From a day-to-day perspective, we’re currently an 80% remote team, due to local pandemic restrictions. This has meant that we’re relying ever more on technology to ensure we keep up the momentum – using tools like Monday, Slack, Zoom, and a large serving of Google Drive to get work done.
What’s the best thing about working in a technology company?
We’re a company that lives in the intersection of media, entertainment, and technology. While technology has been disruptive across all industries, I particularly love how quickly it’s helped to disrupt the landscape of media. Old business models are flipping, new stories are emerging, and we’ve seen this accelerate even more this year as more people spend time indoors, in front of screens. In a sense, it’s been quite a small industry, and a lot is about who you know.
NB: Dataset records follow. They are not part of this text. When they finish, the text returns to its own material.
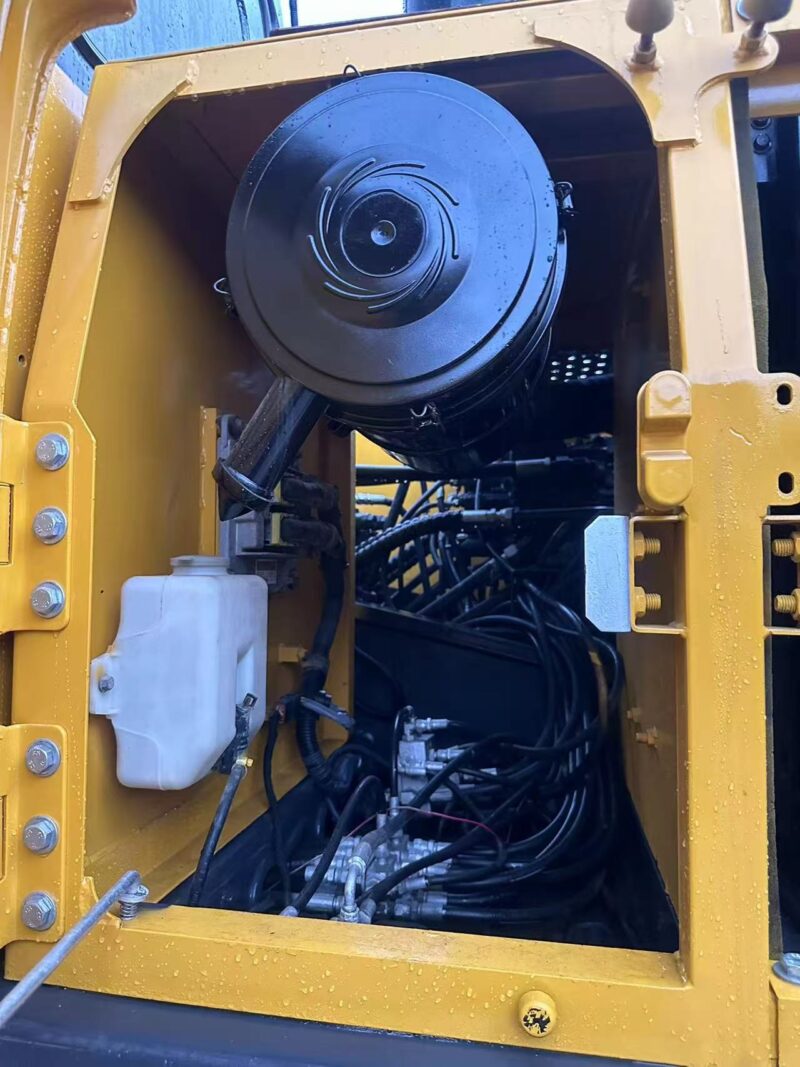 Volvo EC210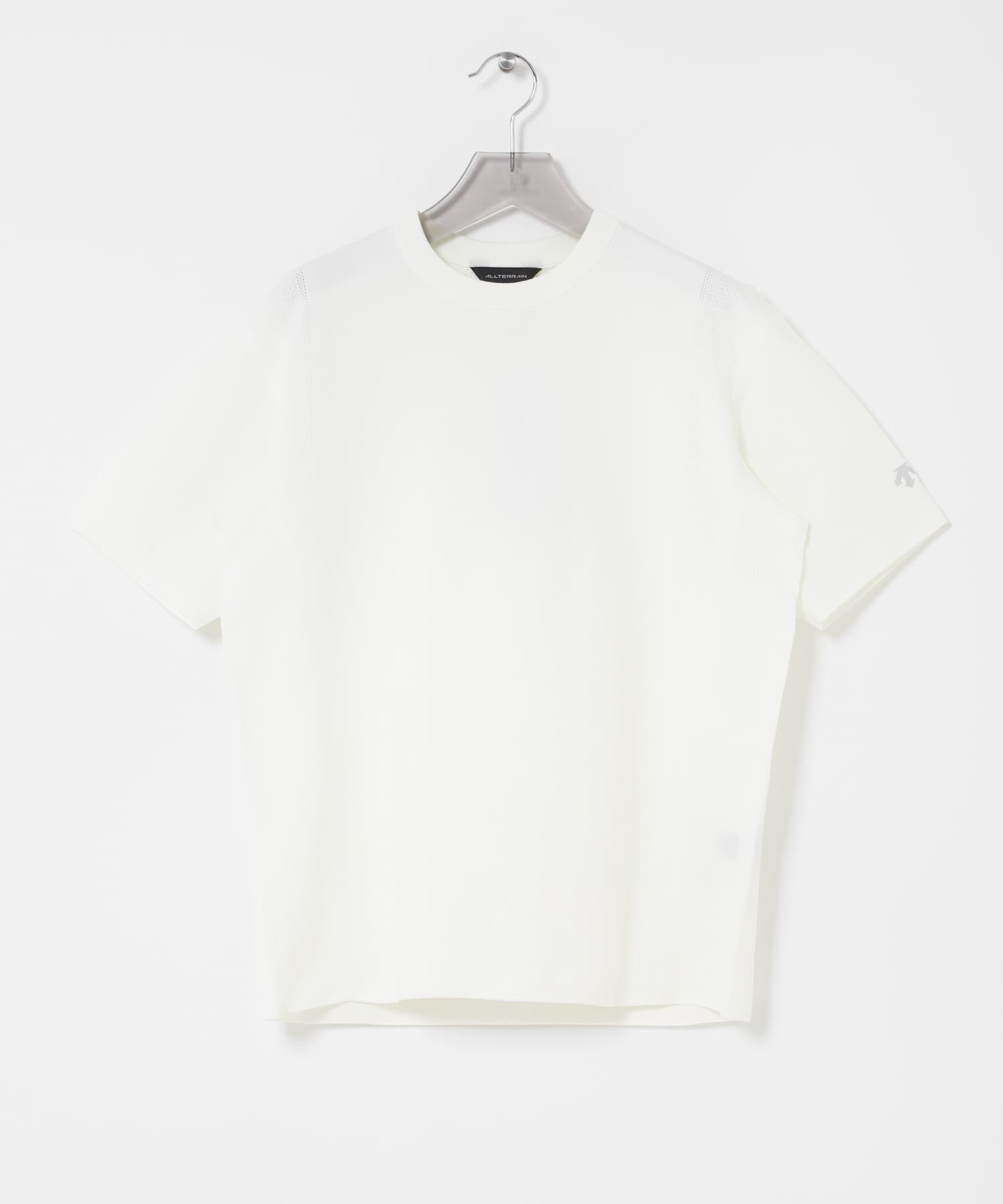 Descente　FUSIONKNIT T-SHIRTS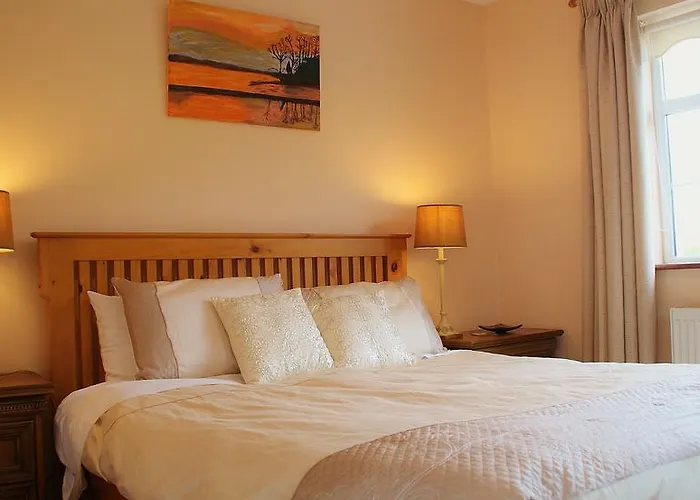 Strand's End House Only, No Breakfast Served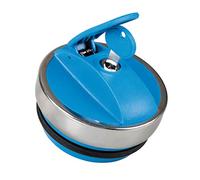 TAPPO TAPPINO SERBATOIO UREA PER CAMION ATTACCO A BAIONETTA CHIUSURA A CHIAVE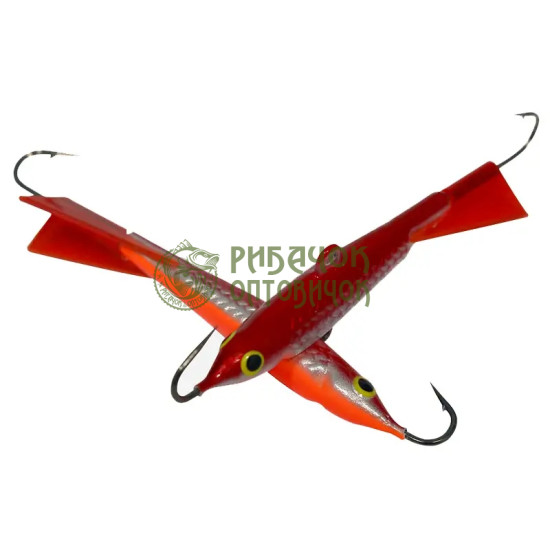 Балансир Крапаль NEW (копия Karismax) 3 см. колір 013k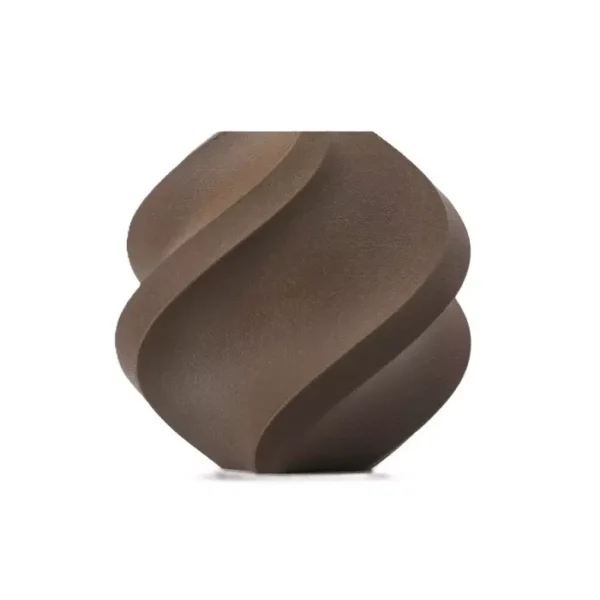 <span style="font-weight: 300;">Bambu Lab</span><br>Filament PLA Wood Black Walnut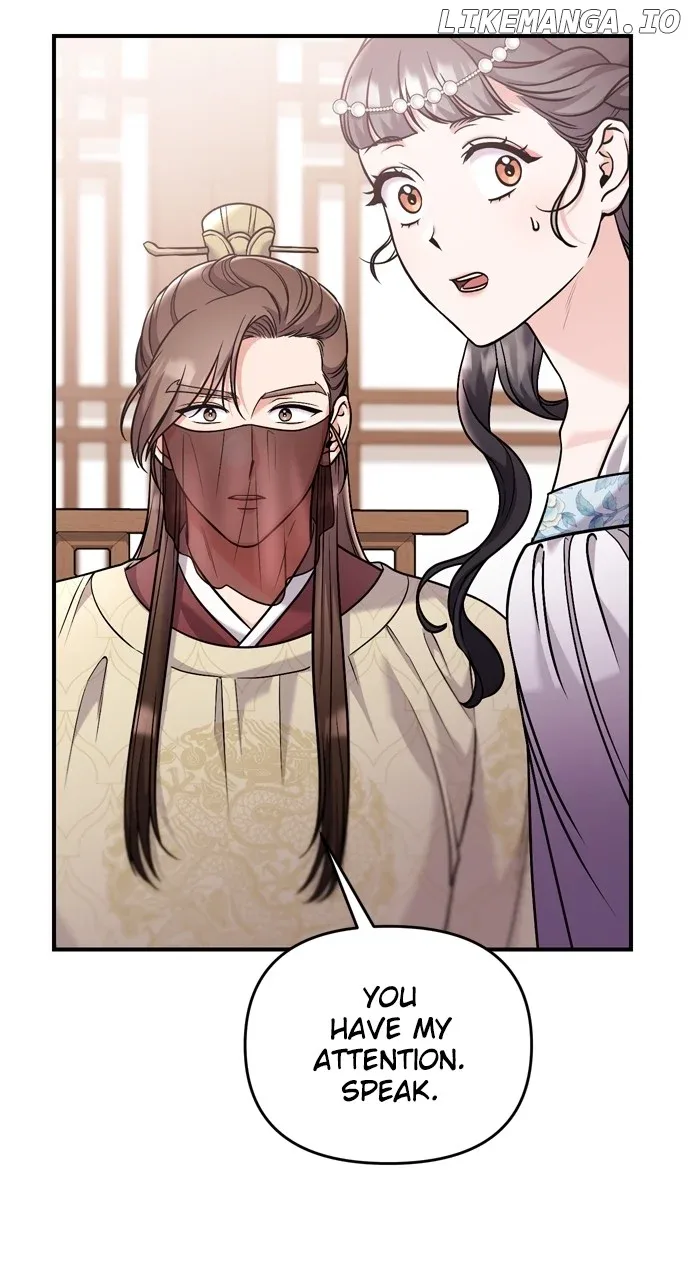 A Master, Who Woke up as a Concubine Chapter 43 page 64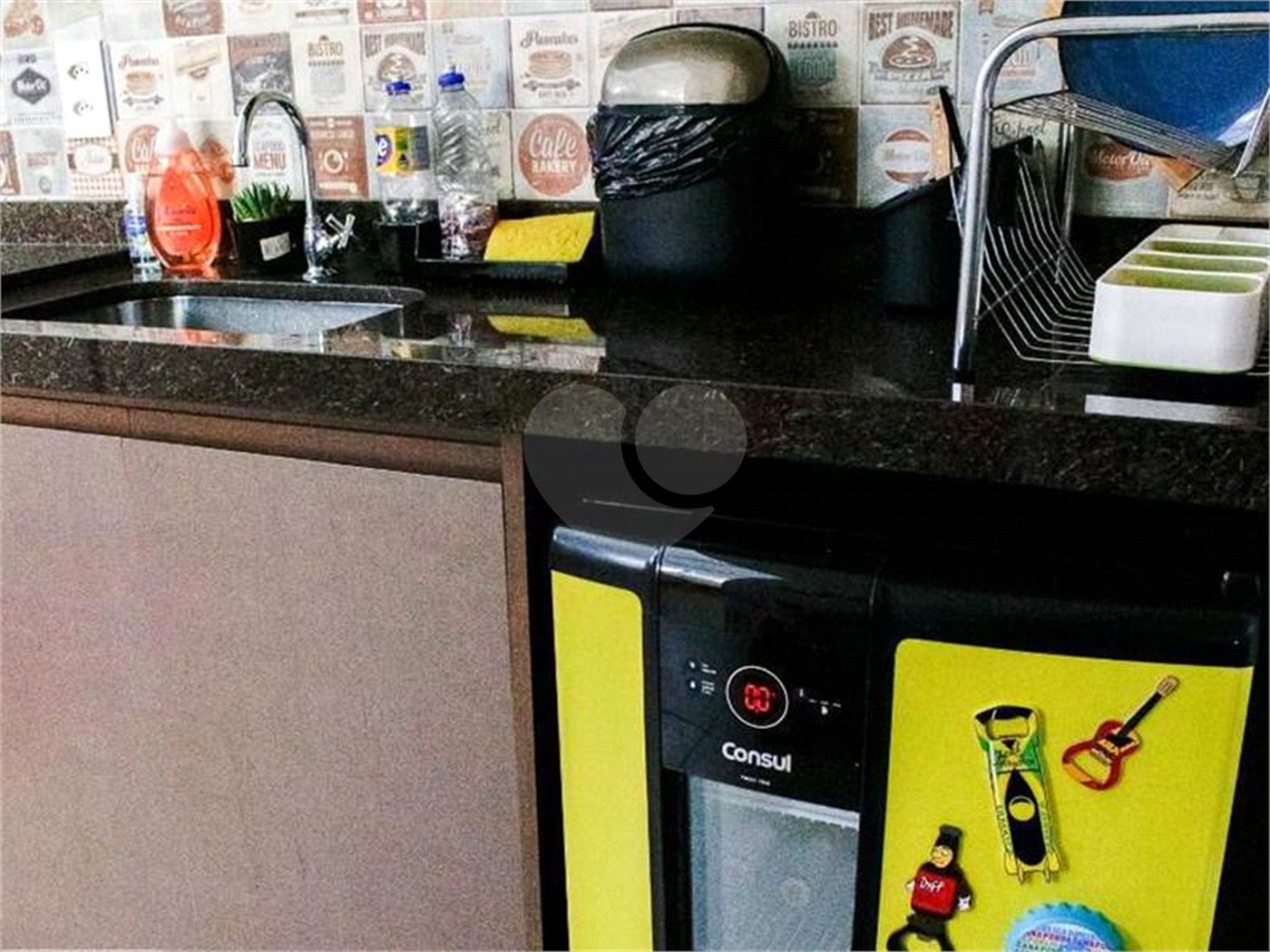Apartamento à venda com 2 quartos, sendo 1 suíte, em Vila Guilherme, São Paulo, SP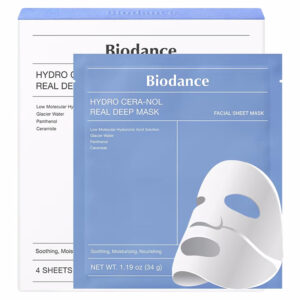 BIODANCE Hydro Cera-Nol 34g 4 pieces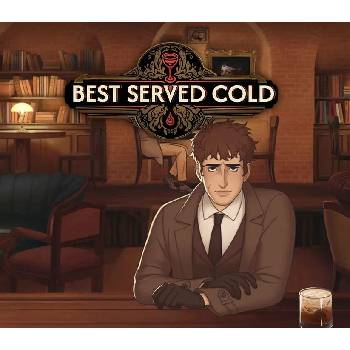 Best Served Cold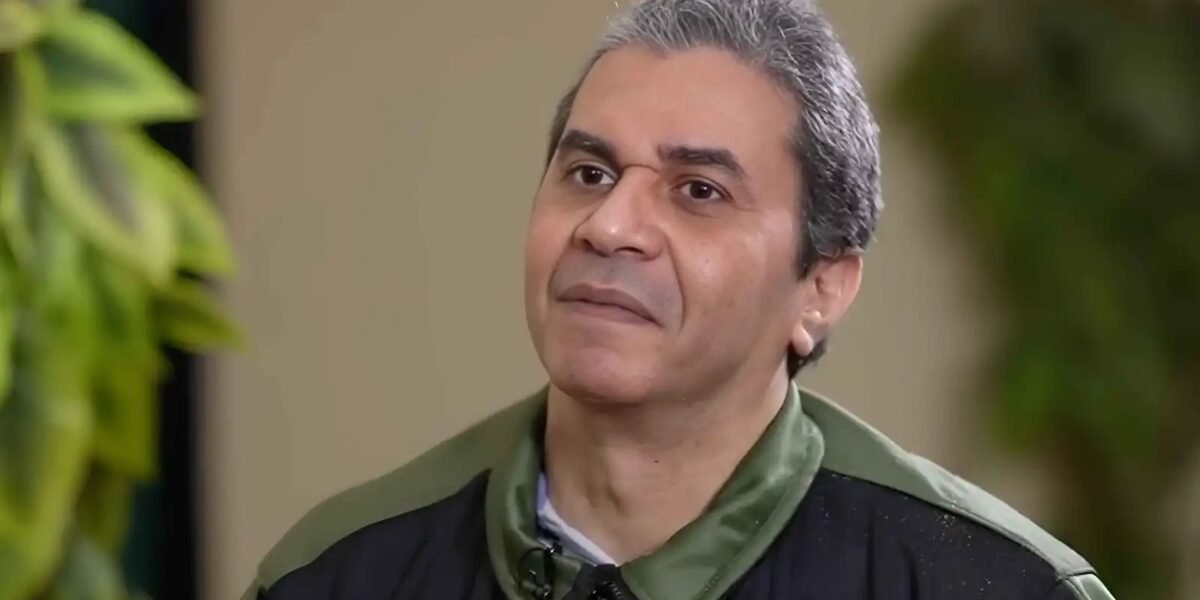وفاة الممثل عمرو محمد علي بعد صراع مع المرض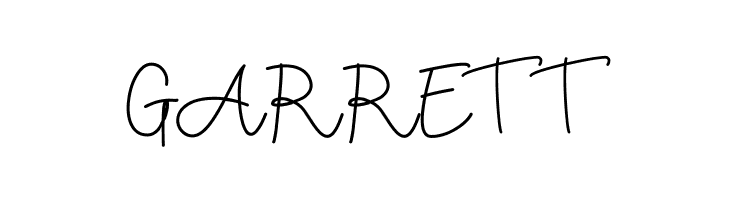 Raffline  Free Fonts Download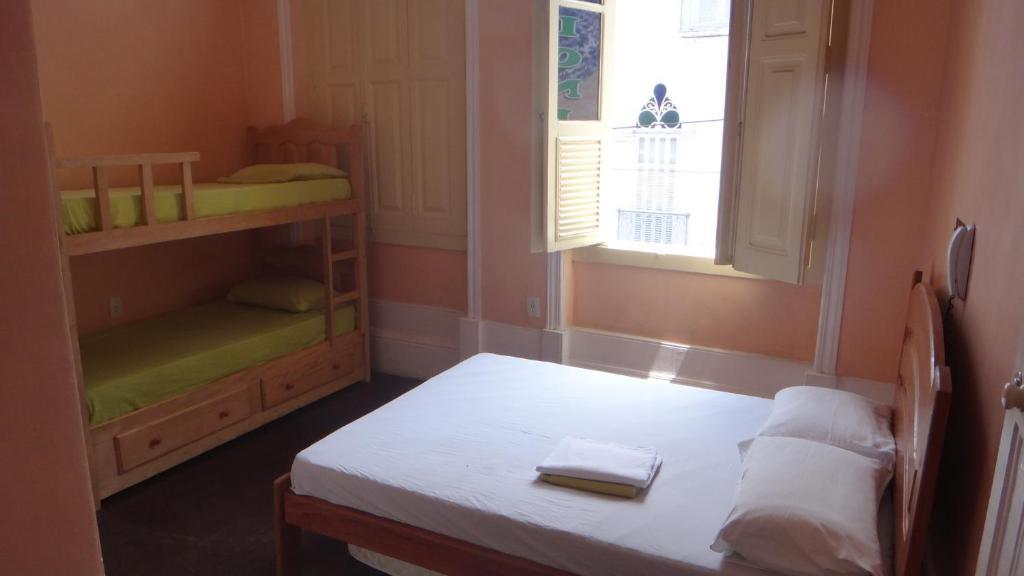 Hotel Colonial Manaus Zimmer foto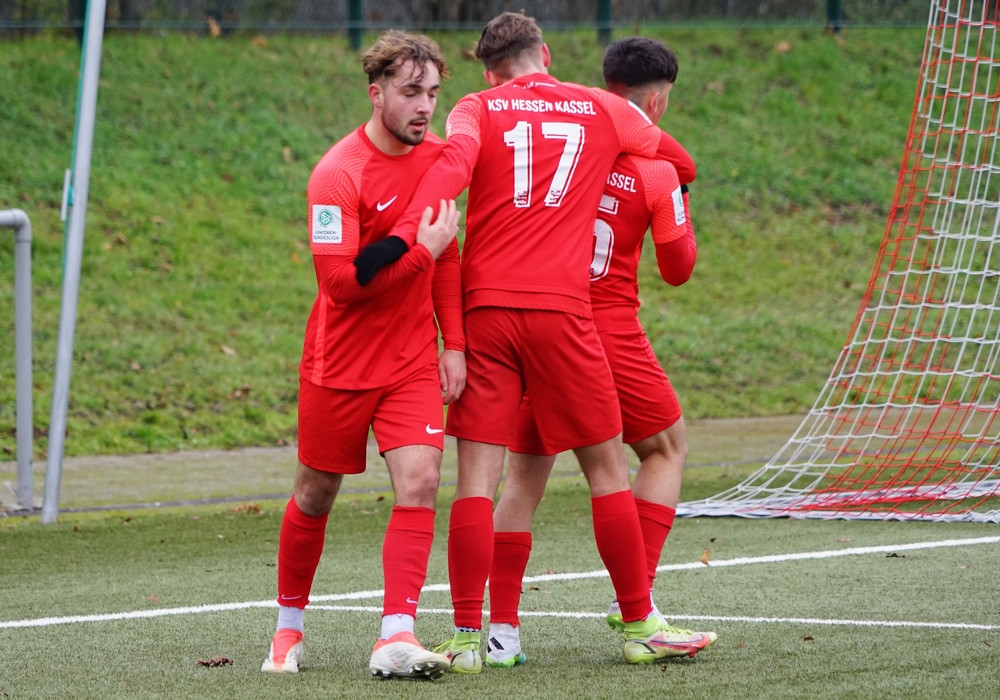 U19 - Kickers Offenbach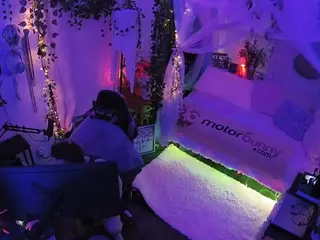 voyeurcam veccasalt 01's Live Sex Cam Show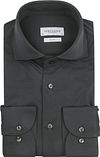 Profuomo Koszula Ciemnozielony PP2H00005D-Z 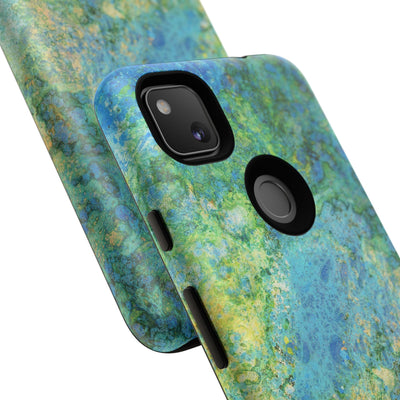 J. Bannon "Dunedevil 21" Phone Case
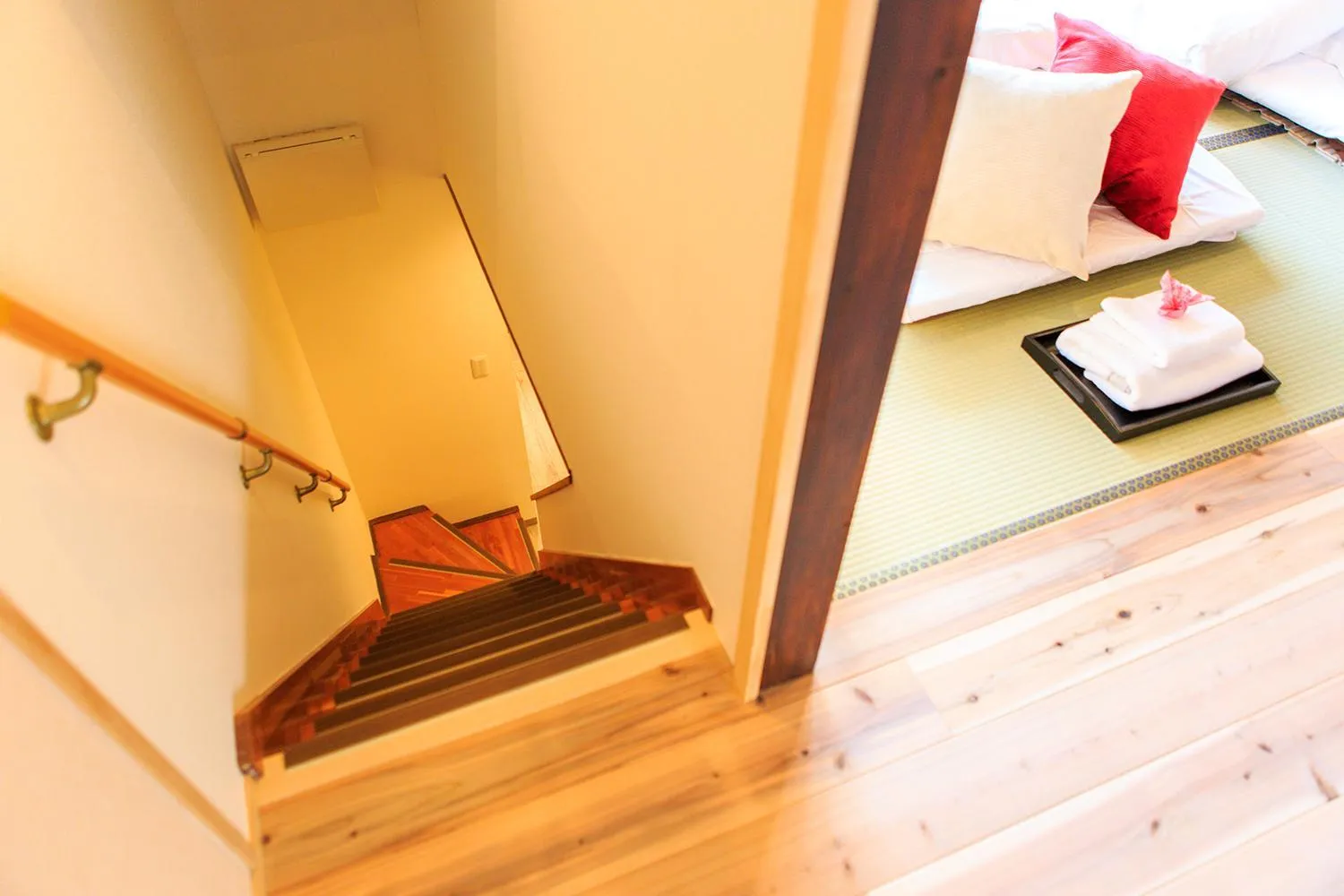 ORIGAMI STAY -Taishocho-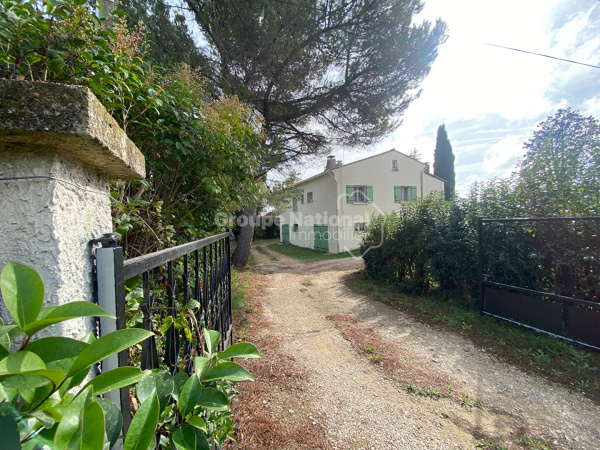 Offres de vente Maison Théziers 30390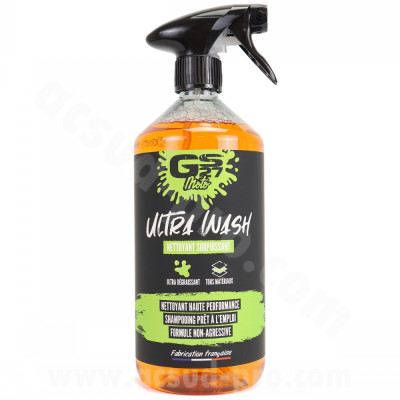 Super dégraissant GS27 1000ml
But then the rise of VOD and platforms like YouTube have turned everything on its head – kids are given way more choice, and creators have more routes in. In some ways we’re seeing more democracy – content is king.
Importantly, diversity on and behind the screen is on the rise. We’ve still got a while to go, but this is going to give rise to stories that haven’t been told yet, and it means kids are seeing themselves reflected in their stories, and therefore all the inspirational messages are for them too. All of this is enabled and powered by technology!
If you could do any Fire Tech course what would it be and why?
I’d love to do the week-long Video Game Design course if I had the chance! Getting stuck in and creating my own video game featuring Agent Asha and the Children’s Spy Agency is something I’d love to see happen in real life, so this particular Fire Tech course might help me bring that to life in a very tangible way!